• What to work on:
Rewrite the material below, replacing "Silk Blend" with "Cotton Blend" and leaving everything else unchanged. Leave out the pictures and give only the text lines.

============================================================

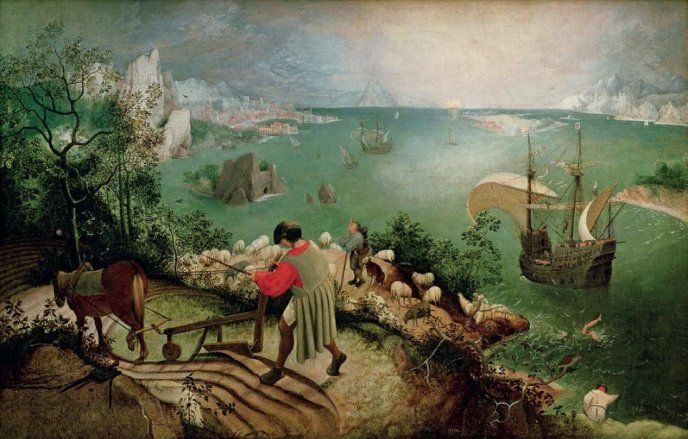 Painting by Pieter Bruegel de Oude: De val van Icarus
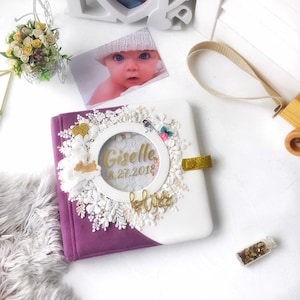 Baby memory book / Memory album Photo album Purple Scrapbook Baby album Baby book Girl memory book Memories album cover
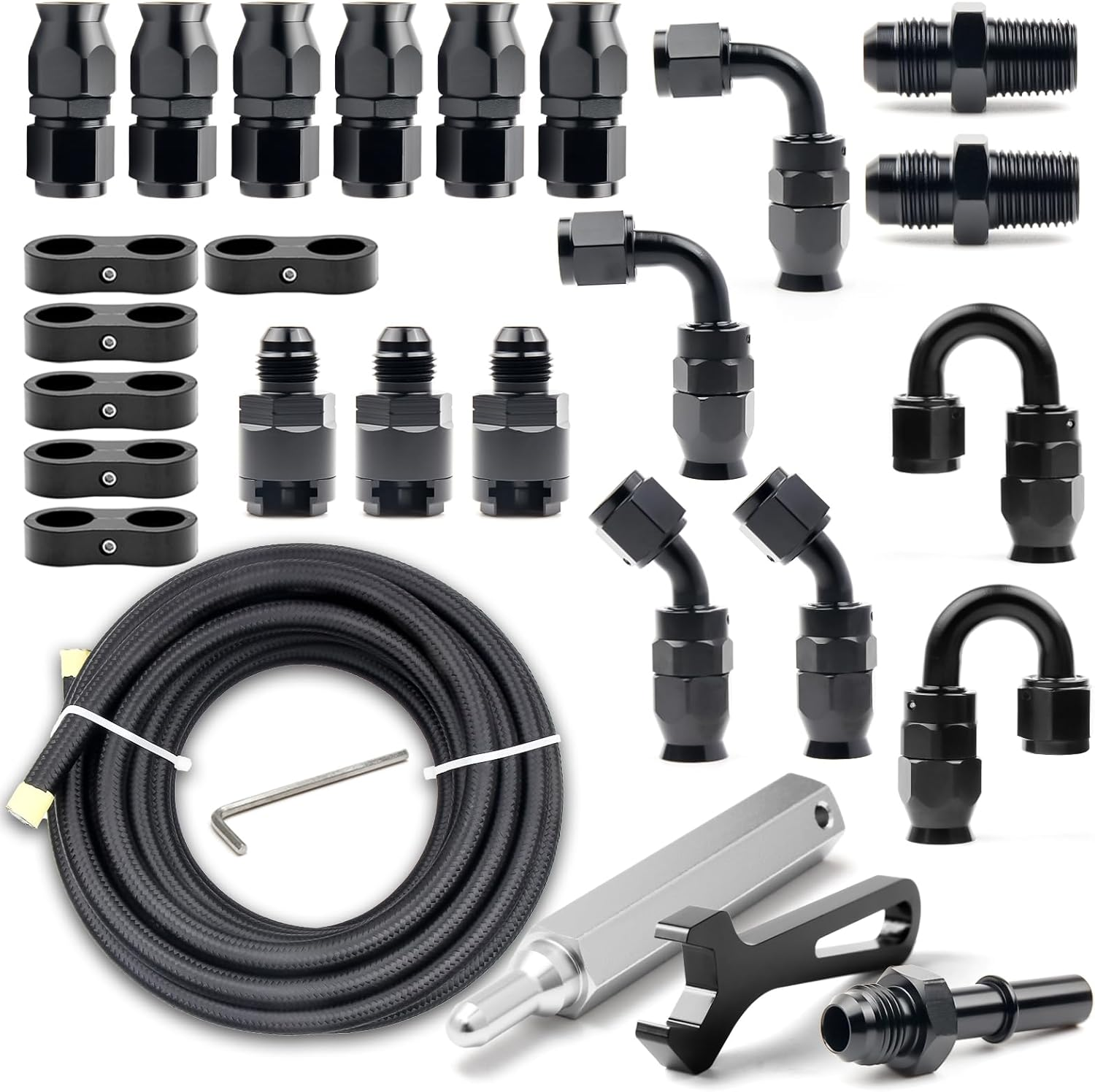 8AN PTFE Fuel Line Kit, 13/32" Nylon Stainless Steel Braided, LS Swap EFI E85 Injection Fuel Hose Fitting AN8 26FT image number 4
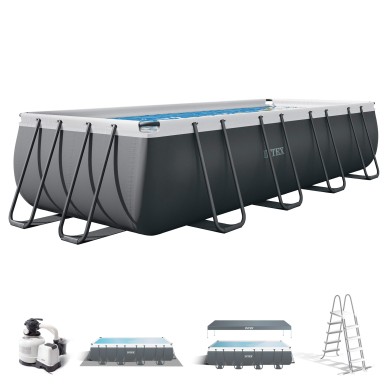 Piscina desmontable rectangular Ultra XTR Frame de 5,5 metros con depuradora de arena y accesorios | INTEX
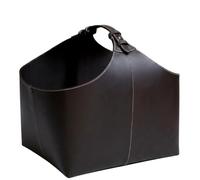 XLWLLNJ Contenedor de Chimenea Canasta de Almacenamiento Caja de Madera Bin con Piel Pu Moderno Practicas Adecuado para Guardar Revistas Sala de Estar Moderna , Marrón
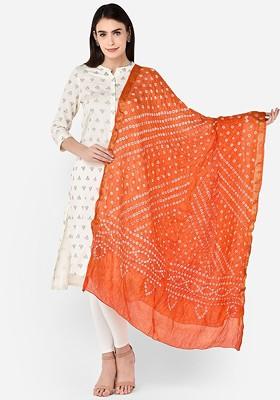 Orange And White Printed Bandhini Silk Blend Dupatta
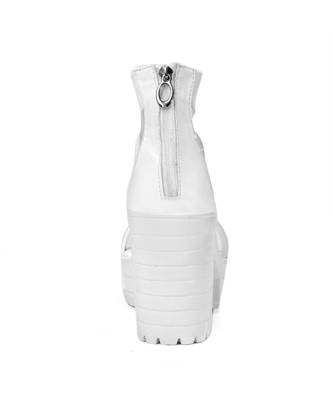 Women White Sandals Block 8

============================================================

• Response to the task:
 Painting by Pieter Bruegel de Oude: De val van Icarus
 Baby memory book / Memory album Photo album Purple Scrapbook Baby album Baby book Girl memory book Memories album cover
 8AN PTFE Fuel Line Kit, 13/32" Nylon Stainless Steel Braided, LS Swap EFI E85 Injection Fuel Hose Fitting AN8 26FT image number 4
 Piscina desmontable rectangular Ultra XTR Frame de 5,5 metros con depuradora de arena y accesorios | INTEX
 XLWLLNJ Contenedor de Chimenea Canasta de Almacenamiento Caja de Madera Bin con Piel Pu Moderno Practicas Adecuado para Guardar Revistas Sala de Estar Moderna , Marrón
 Orange And White Printed Bandhini Cotton Blend Dupatta
 Women White Sandals Block 8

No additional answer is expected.